TO DO :: Reproduce the text of the data below word for word, leaving out the pictures.

MATERIAL ::

·····

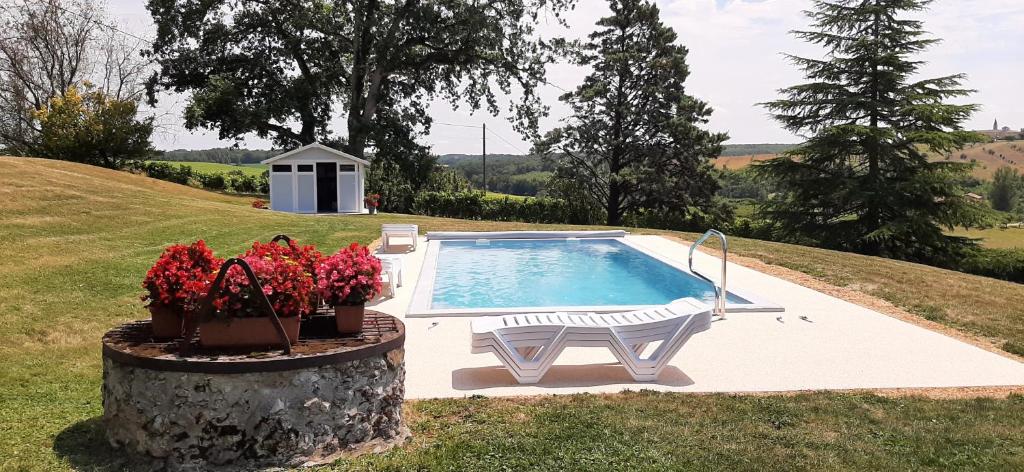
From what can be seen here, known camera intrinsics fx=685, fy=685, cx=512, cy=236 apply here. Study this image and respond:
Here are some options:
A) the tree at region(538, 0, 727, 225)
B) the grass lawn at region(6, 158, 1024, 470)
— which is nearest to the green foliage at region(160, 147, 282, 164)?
the tree at region(538, 0, 727, 225)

·····

ANSWER TO THE EXERCISE ::
From what can be seen here, known camera intrinsics fx=685, fy=685, cx=512, cy=236 apply here. Study this image and respond:
Here are some options:
A) the tree at region(538, 0, 727, 225)
B) the grass lawn at region(6, 158, 1024, 470)
— which is nearest to the green foliage at region(160, 147, 282, 164)?
the tree at region(538, 0, 727, 225)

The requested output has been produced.